Acaba yayınlamakla iyi mi ettik
Başbakan Tayyip Erdoğan’ı tebrik ediyorum. Bir Türkiye Cumhuriyeti
vatandaşı olarak kendisine teşekkür ediyorum.
Nedenini açıklamadan önce küçük bir hatırayla başlayayım.
Bundan üç yıl önce Atina’da bir kitapçıda bir albüm gördüm.
1890 ile 1905 yılları arasında Anadolu’da Rumların yaşadığı şehirlerin
kartpostallarından oluşan bir albümdü.
O Albüm
Rize, Fatsa, Ünye, Samsun, Trabzon ve daha birçok Anadolu şehrine ait
manzaraların yer aldığı kartpostallardı bunlar.
Orada dikkat ettim.
Karadeniz’in bu şehirlerinin her biri birer Portofino, San Remo veya İtalya’nın
Positano’sunun mimari estetiğine sahip yerlerdi.
O günlerde kartpostallardaki yerlerin, aynı açıdan bugünkü fotoğraflarını
çekip yayınlamıştık.
Yan yana fotoğraflar, aradan geçen 100 yıl içinde bu şirin kasaba ve şehirlerin
ne hale geldiğini gösteren çok acıklı birer belgeydi.
Ne yazık ki bu tahribatı yapanlar da bizlerdik.
Sonraları, kendi kendimizi böylesine kötü düşürmeye hakkımız var mıydı
diye çok düşündüm.
Ama birilerinin bu cesareti göstermesi lazımdı.
İtiraf edelim, biz Türkler ne yazık ki 20’nci yüzyılın ikinci yarısından
sonra ülkemizi tahrip ettik.
İşte bu nedenle Başbakan Tayyip Erdoğan’a önceki gün yaptığı konuşması
için teşekkür ediyorum.
Bir Türk başbakanı, ilk defa vatandaşlara ‘Lütfen çirkin değil, güzel
evler yapın’ diyor.
Biliyorum bazılarınız, ‘Ne yani, çirkin ev yapın mı diyecekti’
diyerek, bu sözlerin üzerini bir kalemde çizeceksiniz.
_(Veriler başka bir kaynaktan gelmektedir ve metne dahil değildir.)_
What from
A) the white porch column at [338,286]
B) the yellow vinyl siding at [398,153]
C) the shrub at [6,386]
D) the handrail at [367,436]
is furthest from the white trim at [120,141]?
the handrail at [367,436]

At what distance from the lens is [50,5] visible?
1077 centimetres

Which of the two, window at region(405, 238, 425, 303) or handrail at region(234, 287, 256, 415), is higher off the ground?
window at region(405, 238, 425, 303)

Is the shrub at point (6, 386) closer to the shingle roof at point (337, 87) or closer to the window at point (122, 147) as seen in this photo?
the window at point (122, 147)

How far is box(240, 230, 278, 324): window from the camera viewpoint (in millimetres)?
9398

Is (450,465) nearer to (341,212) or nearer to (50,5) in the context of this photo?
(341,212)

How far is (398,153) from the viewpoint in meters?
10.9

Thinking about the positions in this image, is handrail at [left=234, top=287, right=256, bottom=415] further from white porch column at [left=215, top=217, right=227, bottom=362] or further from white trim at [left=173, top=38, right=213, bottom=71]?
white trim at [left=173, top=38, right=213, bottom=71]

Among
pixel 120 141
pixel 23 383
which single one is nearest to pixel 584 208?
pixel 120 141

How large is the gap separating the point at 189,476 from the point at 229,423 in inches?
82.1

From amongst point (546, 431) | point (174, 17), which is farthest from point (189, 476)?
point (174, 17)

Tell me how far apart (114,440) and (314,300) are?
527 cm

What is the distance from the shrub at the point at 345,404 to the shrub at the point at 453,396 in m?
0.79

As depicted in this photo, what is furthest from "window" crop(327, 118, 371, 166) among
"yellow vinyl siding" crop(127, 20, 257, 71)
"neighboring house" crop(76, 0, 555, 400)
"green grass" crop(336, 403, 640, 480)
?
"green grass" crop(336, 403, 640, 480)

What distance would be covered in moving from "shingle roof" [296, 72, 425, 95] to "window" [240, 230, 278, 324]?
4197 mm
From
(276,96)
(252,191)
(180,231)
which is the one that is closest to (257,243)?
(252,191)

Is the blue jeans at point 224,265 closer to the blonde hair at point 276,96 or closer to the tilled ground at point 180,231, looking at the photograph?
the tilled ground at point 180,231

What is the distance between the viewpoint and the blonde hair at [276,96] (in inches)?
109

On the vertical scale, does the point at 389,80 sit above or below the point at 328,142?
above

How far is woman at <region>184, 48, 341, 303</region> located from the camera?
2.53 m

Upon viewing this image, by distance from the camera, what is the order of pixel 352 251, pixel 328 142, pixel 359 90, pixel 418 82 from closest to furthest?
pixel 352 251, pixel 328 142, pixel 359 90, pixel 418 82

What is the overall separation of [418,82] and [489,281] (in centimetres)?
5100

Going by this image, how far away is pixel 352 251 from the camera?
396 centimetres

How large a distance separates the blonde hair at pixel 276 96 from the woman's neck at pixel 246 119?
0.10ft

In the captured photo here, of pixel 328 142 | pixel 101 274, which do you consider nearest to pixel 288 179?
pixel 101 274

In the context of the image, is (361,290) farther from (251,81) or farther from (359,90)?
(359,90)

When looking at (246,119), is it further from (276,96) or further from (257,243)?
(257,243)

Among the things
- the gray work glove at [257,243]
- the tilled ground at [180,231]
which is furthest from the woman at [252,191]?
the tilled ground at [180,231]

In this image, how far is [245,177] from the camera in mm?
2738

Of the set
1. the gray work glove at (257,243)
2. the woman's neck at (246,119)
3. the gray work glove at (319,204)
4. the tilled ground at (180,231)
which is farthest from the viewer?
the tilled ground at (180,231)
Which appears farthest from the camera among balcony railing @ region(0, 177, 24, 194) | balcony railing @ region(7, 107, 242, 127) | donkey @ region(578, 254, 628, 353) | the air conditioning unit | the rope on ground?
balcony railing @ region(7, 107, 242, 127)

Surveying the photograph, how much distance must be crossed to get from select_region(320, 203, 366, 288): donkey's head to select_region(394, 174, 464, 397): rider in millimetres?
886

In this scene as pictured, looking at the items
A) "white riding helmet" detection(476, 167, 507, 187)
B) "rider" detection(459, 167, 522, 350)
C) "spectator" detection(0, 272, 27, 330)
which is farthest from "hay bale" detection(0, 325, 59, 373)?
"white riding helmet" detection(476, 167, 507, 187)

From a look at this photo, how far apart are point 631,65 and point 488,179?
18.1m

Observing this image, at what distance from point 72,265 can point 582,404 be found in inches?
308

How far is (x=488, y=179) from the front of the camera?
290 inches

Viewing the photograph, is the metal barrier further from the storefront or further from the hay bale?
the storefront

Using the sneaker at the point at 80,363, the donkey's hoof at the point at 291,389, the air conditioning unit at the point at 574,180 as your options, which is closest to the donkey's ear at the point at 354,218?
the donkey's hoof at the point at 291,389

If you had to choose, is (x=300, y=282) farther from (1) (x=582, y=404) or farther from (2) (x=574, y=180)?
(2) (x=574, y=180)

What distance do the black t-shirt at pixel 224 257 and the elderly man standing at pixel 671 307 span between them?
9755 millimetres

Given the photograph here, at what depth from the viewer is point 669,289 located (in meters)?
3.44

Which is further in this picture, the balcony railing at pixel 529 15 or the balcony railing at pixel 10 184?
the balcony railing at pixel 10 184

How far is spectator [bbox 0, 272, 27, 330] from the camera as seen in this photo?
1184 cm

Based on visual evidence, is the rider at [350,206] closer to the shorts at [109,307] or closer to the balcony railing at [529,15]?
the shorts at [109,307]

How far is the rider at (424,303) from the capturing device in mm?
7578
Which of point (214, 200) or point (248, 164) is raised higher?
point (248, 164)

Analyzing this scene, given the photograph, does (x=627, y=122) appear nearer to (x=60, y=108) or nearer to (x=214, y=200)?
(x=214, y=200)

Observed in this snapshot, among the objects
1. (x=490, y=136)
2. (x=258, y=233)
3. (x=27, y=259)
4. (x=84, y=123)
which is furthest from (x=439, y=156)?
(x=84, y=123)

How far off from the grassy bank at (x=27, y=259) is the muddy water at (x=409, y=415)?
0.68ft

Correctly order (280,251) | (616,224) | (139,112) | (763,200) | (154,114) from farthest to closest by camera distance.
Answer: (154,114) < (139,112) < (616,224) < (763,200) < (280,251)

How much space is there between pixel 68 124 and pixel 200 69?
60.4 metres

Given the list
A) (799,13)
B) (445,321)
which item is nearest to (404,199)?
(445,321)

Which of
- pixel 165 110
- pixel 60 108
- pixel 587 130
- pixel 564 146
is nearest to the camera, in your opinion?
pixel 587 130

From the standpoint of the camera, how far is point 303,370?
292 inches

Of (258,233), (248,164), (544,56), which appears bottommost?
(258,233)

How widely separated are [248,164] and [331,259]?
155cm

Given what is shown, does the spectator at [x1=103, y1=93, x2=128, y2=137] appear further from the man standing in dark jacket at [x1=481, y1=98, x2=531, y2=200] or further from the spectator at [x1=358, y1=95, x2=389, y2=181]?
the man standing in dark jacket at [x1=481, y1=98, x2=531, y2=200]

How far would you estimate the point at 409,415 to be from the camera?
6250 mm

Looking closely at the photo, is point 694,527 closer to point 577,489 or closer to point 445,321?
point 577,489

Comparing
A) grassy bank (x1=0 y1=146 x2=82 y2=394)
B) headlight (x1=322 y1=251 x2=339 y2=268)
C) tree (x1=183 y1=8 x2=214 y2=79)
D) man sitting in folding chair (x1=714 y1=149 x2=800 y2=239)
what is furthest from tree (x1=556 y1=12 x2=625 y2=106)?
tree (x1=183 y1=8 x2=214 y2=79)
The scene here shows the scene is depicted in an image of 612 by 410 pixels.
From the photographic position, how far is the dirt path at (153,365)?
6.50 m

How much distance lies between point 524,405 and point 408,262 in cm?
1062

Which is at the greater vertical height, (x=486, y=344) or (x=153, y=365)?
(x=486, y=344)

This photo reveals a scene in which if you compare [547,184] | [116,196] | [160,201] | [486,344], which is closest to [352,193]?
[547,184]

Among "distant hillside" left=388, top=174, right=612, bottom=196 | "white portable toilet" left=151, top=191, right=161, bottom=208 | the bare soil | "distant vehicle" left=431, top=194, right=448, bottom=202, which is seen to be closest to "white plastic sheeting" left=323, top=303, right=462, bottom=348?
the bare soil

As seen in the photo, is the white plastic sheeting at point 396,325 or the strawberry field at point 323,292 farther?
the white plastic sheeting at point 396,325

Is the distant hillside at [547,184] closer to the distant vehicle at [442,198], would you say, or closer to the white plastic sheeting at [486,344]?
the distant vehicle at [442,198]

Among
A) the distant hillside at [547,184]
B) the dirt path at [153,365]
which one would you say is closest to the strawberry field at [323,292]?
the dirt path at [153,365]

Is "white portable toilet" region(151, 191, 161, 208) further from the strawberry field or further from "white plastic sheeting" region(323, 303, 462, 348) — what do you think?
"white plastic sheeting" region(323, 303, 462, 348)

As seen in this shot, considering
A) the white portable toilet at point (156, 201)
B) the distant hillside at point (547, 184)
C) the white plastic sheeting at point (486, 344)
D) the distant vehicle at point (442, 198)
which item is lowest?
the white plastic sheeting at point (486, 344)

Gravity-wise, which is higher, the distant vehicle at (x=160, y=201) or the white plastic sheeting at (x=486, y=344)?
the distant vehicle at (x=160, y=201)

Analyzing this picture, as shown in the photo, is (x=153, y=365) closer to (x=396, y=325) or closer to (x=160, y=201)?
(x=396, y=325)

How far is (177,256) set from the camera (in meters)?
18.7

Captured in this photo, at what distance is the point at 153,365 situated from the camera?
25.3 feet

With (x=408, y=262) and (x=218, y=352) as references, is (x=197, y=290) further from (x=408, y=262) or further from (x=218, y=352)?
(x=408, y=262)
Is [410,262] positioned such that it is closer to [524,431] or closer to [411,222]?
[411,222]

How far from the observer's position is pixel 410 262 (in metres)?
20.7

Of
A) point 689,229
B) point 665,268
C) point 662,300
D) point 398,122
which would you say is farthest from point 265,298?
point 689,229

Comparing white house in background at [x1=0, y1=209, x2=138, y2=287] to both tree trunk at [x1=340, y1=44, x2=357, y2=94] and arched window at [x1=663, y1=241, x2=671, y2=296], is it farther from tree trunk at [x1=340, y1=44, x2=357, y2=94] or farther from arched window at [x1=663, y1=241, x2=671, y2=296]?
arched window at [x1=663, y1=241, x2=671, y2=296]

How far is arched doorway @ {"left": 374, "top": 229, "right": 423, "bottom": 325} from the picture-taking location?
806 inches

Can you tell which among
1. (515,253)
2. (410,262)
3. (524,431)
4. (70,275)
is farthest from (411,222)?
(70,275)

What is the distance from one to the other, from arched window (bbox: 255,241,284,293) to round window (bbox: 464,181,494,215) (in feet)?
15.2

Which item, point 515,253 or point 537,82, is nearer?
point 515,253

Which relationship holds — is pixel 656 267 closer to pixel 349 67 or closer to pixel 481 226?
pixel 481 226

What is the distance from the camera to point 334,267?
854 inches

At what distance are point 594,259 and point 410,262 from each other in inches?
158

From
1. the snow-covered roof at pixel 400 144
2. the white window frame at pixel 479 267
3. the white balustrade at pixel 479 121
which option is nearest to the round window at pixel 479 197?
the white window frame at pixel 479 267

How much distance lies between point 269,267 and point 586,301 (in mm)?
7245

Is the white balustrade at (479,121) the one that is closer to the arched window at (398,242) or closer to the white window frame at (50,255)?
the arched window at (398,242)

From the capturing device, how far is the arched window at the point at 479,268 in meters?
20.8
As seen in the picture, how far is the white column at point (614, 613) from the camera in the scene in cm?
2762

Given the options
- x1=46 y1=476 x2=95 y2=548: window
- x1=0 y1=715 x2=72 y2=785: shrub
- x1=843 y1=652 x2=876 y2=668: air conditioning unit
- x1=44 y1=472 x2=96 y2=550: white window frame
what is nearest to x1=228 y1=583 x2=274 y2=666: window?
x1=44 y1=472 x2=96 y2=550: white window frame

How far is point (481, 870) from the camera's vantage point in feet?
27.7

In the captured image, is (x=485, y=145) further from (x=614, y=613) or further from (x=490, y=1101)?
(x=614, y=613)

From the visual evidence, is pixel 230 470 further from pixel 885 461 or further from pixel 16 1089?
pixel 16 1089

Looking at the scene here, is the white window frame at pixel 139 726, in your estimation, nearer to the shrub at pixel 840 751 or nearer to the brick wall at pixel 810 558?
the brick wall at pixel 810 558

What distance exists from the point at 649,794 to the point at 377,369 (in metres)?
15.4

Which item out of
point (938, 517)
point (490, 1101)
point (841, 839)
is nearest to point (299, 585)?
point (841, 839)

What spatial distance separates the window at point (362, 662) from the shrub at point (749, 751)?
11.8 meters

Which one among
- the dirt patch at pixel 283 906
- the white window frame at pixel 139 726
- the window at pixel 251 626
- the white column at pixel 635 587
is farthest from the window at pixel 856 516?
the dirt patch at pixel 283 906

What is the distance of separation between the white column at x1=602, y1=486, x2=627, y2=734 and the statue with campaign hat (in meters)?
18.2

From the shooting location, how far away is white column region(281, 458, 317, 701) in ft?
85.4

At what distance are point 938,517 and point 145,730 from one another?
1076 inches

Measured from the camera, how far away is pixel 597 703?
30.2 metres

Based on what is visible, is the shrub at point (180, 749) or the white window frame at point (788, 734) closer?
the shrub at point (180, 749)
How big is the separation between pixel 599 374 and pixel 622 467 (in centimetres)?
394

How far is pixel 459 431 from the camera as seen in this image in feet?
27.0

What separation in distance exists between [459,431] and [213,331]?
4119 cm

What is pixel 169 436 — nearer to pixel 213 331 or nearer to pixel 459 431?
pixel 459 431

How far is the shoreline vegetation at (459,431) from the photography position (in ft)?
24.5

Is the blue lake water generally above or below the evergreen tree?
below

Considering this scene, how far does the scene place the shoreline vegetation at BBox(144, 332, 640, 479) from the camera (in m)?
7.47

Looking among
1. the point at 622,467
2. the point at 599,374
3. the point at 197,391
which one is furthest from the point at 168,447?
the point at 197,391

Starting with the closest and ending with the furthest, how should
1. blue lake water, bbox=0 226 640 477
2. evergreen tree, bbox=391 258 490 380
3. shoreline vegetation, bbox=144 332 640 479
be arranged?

Hele hele yeminli Erdoğan düşmanlarından en küçük sempati
beklemiyorum.
Ama lütfen siz öyle yapmayın.
Çocuklarınınz için
Bu ricayı ciddiye alın. Kendiniz için, ama daha çok da çocuklarınız
ve torunlarınız için ciddiye alın.
Türkiye dünyaya açıldığından beri çok kötü bir yanımızı daha çarpıcı
şekilde görmeye başladık.
Ne yazık ki şehirlerimiz çok çirkin.
Şehir dokusuna sahip, gözümüzü rahatsız etmeyen mahallelerimiz,
semtlerimiz yok denecek kadar az.
1950’li yıllardan itibaren demokrasiyi, istediğimiz yere, istediğimiz
kadar çirkin binalar yapmak olarak algıladık.
Alaçatı Örneği
Babadan, anadan kalma arsayı kıymetlendirmenin tek yolunun, üzerine ecüş
bücüş apartmanlar dikmek olduğuna inandık.
Mide bulandırıcı bir egoizm ve açgözlülükle ülkemizi tarumar ettik.
Evet hiç çekinmeden itiraf edelim, gocunmadan adını koyalım.
1950 sonrasında dünyanın en barbar toplumlarından biri haline geldik.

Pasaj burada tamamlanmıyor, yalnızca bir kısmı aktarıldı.